A la luz de estos objetivos, el Comité de Ministros enfatizó «la importancia política que tiene, en el presente y en el futuro, el desarrollo de campos específicos de acción como, por ejemplo, las estrategias para diversificar e intensificar el aprendizaje de lenguas con el fin de fomentar el plurilingüismo en un contexto paneuropeo», y dirigió la atención al valor de promover el desarrollo de enlaces e intercambios educativos y de explotar todo el potencial que tienen las nuevas tecnologías de la comunicación y de la información.
En los últimos años, el concepto de plurilingüismo ha ido adquiriendo importancia en el enfoque del Consejo de Europa sobre el aprendizaje de lenguas. El concepto de plurilingüismo es diferente al de multilingüismo.
El multilingüismo es el conocimiento de varias lenguas o la coexistencia de distintas lenguas en una sociedad determinada. Se puede lograr simplemente diversificando las lenguas que se ofrecen en un centro escolar o en un sistema educativo concretos, procurando que los alumnos aprendan más de un idioma extranjero, o reduciendo la posición dominante del inglés en la comunicación internacional.
Más allá de esto, el enfoque plurilingüe enfatiza el hecho de que conforme se expande la experiencia lingüística de un individuo en los entornos culturales de una lengua, desde el lenguaje familiar hasta el de la sociedad en general, y después hasta las lenguas de otros pueblos (ya sean aprendidas en la escuela o en la universidad, o por experiencia directa), el individuo no guarda estas lenguas y culturas en compartimentos mentales estrictamente separados, sino que desarrolla una competencia comunicativa a la que contribuyen todos los conocimientos y las experiencias lingüísticas y en la que las lenguas se relacionan entre sí e interactúan.
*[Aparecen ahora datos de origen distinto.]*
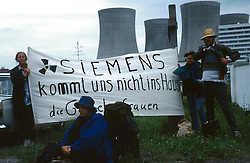CZECH REPUBLIC:TEMELIN:JUL97 - A German activist group, Die Gorlebenfrauen from the nuclear depository in Gorleben, display banners at Czech nuclear power plant Temelin. Despite vehement and sustained protests from both environmental groups.at home and abroad, the Czech government persist on completing the fourth reactor of the plant.  Neighbouring cournties Austria and Germany have expressed concerns about the outdated technology.and security measures applied inside the reactor. jre/Photo by Jiri Rezac..© Jiri Rezac 1997..Tel:   +44 (0) 7050 110 417.Email: info@jirirezac.com.Web:   www.jirirezac.com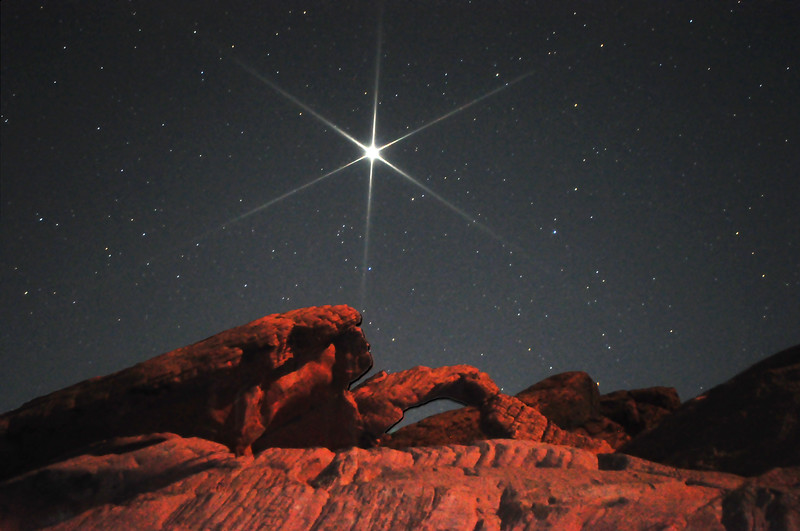Jupiter rises over Arch Rock in Valley of Fire, Nevada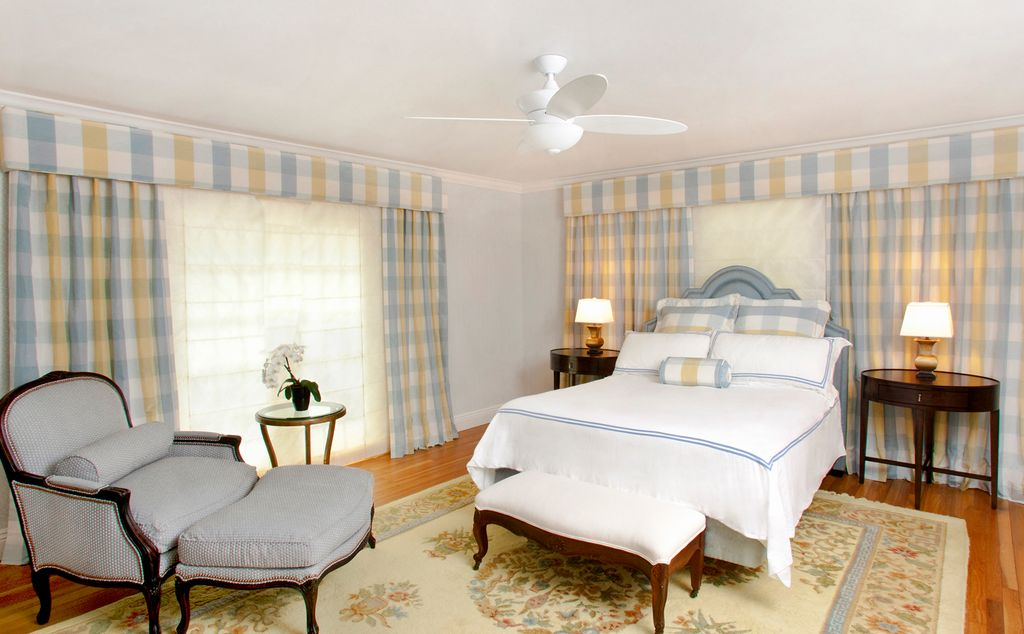Traditional Master Bedroom with Crown molding, Standard height, Hardwood floors, Ceiling fan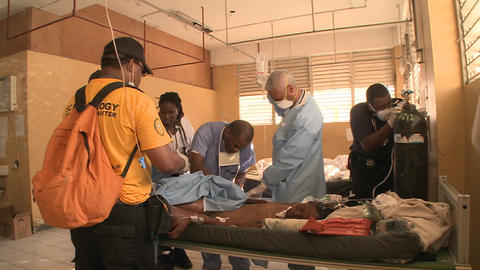 Doctors work in a trauma center following the Hait Stock Video Footage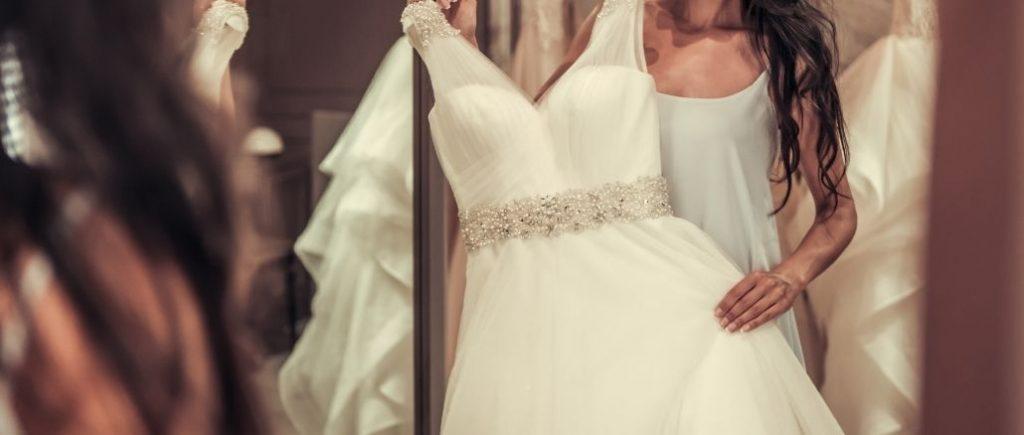 Femme Qui Se Tient Devant Un Miroir Avec Une Robe De Mariée Devant Elle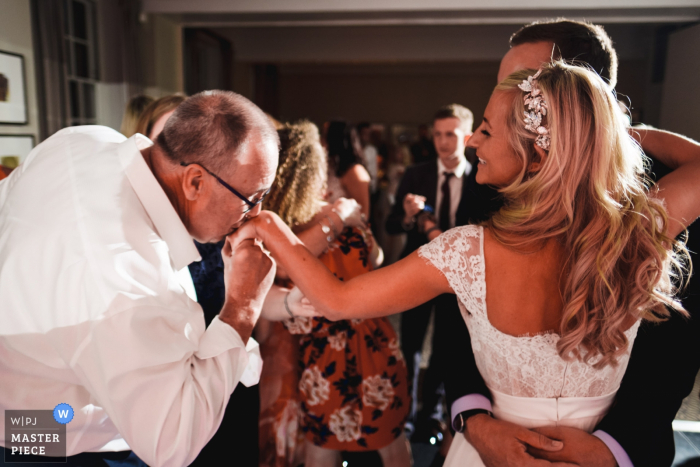 Devonport House, London wedding venue photography in reportage-style | Father kissing bride's hand on the dance floor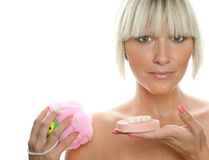 Beautiful woman with soap and sponge Royalty Free Stock Photo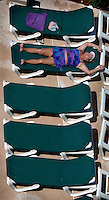 A woman lounges on chairs at poolside at a hotel near the ocean in Virginia, Beach, VA.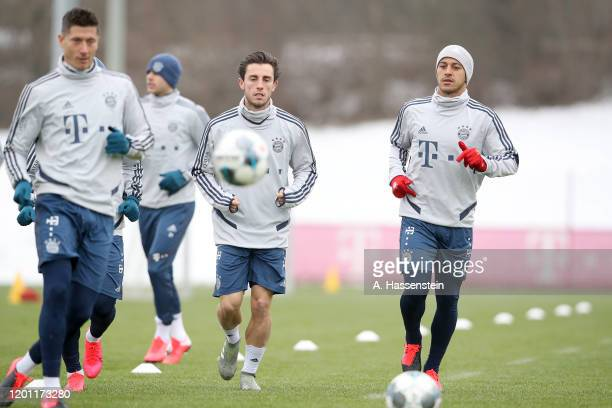 Alvaro Odriozola of FC Bayern Muenchen and his team mate Thiago Alcantara during a training session at Saebener Strasse training ground on January 22...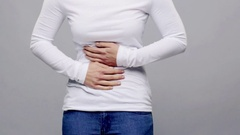 Woman suffering from stomach ache Stock Footage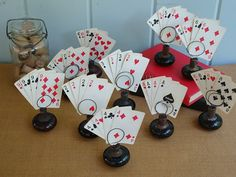 Wedding Table Numbers, Vintage Door Knobs and Playing Cards, Set of 10, Alice in Wonderland. $100.00, via Etsy.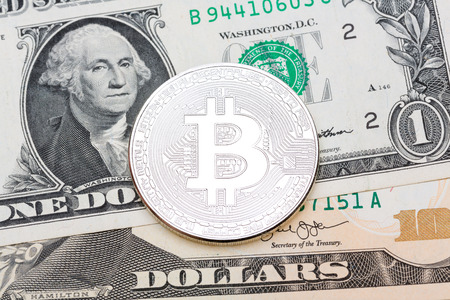 silver coins: Silver bitcoin on different dollars background. High resolution photo. Stock Photo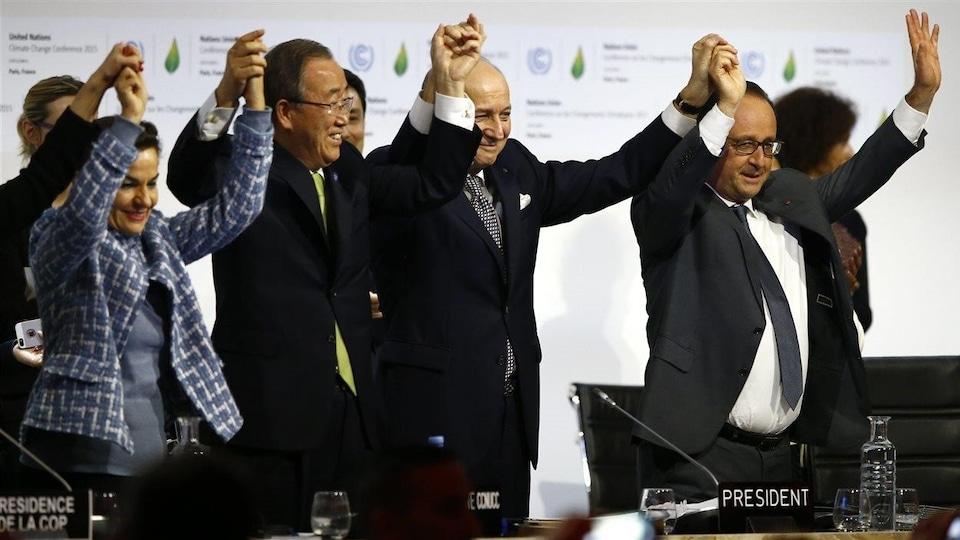 Christiana Figueres, secrétaire exécutive de la Convention-cadre des Nations unies sur les changements climatiques, Ban Ki-moon, secrétaire général des Nations unies, Laurent Fabius, président de la conférence de Paris, et François Hollande, président de la République française, lèvent leurs bars dans les airs en se tenant par les mains.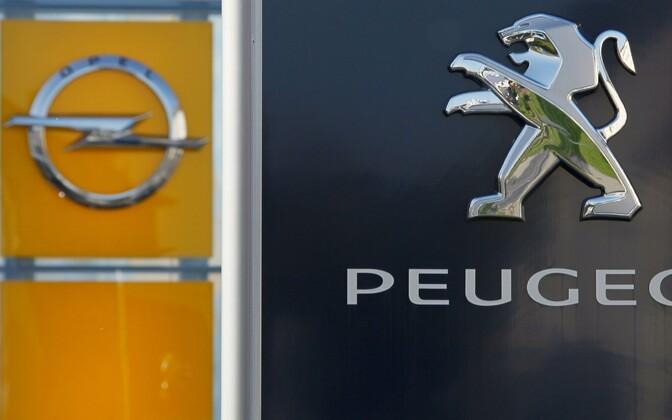Логотипы Opel и Peugeot.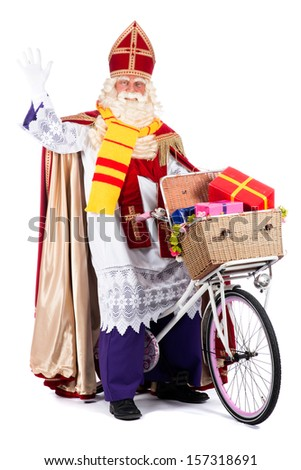 Sinterklaas on a bike, going to bring presents to the children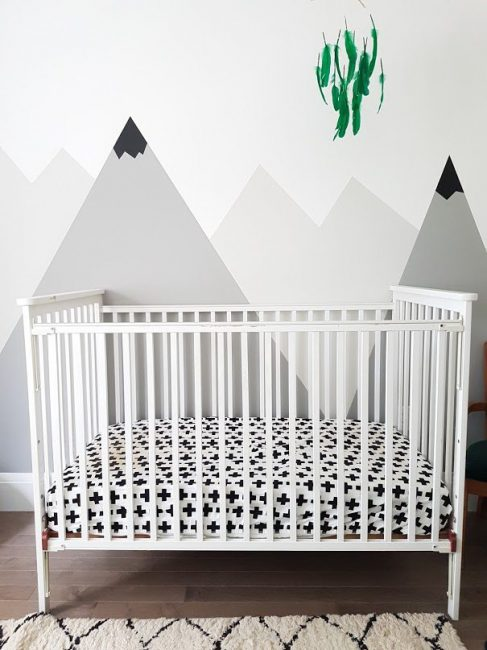 Cute bedroom idea - nursery with a hand painted mountain mural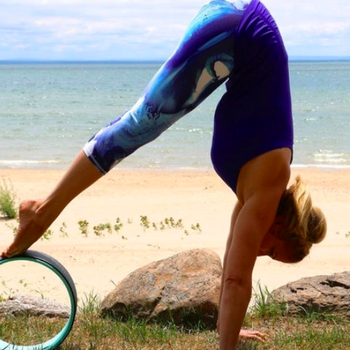 Person standing on their hands and bent in an acute angle, with their toes pointing down while balancing on the wheel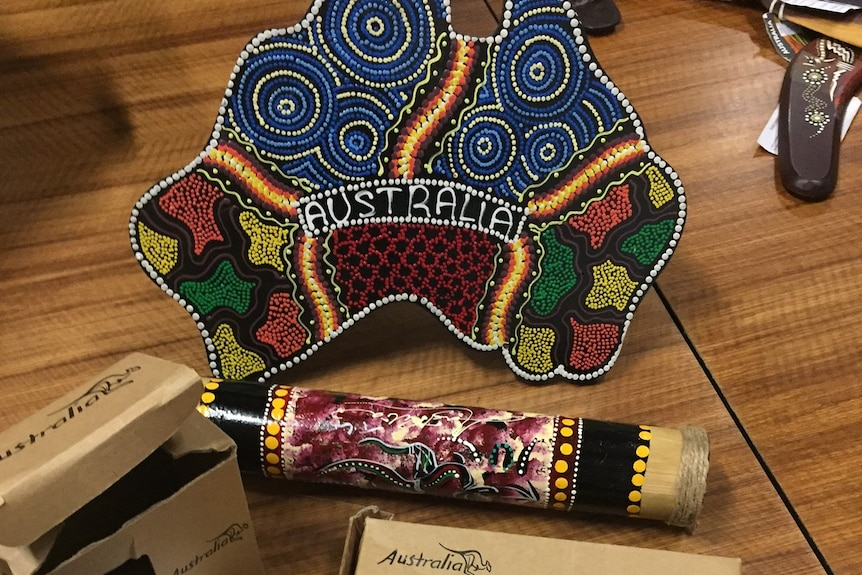 Fake Aboriginal-style souvenirs in a shop, including a plate in the shape of Australia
En situaciones distintas, una persona puede recurrir con flexibilidad a partes diferentes de esta competencia para conseguir una comunicación eficaz con un interlocutor concreto. Por ejemplo, los interlocutores pueden cambiar de una lengua o un dialecto a otro, explotando así la habilidad que tiene cada uno para expresarse en una lengua y para comprender otra. Una persona puede recurrir al conocimiento de varias lenguas para dar sentido a un texto, escrito e incluso hablado, en una lengua previamente «desconocida», reconociendo palabras de un fondo común internacional que aparecen con una forma nueva. Los que tengan algunos conocimientos, por muy escasos que sean, pueden utilizar esta competencia para ayudar, sirviendo de mediadores entre individuos que no tengan una lengua común y carezcan, por tanto, de la capacidad para comunicarse. En ausencia de mediador, estos individuos pueden conseguir algún grado de comunicación si ponen en juego la totalidad de su bagaje lingüístico, la experimentación con formas alternativas de expresión en lenguas y dialectos diferentes, la utilización de recursos paralingüísticos (mímica, gestos, expresiones faciales, etc.) y la simplificación radical del uso de la lengua.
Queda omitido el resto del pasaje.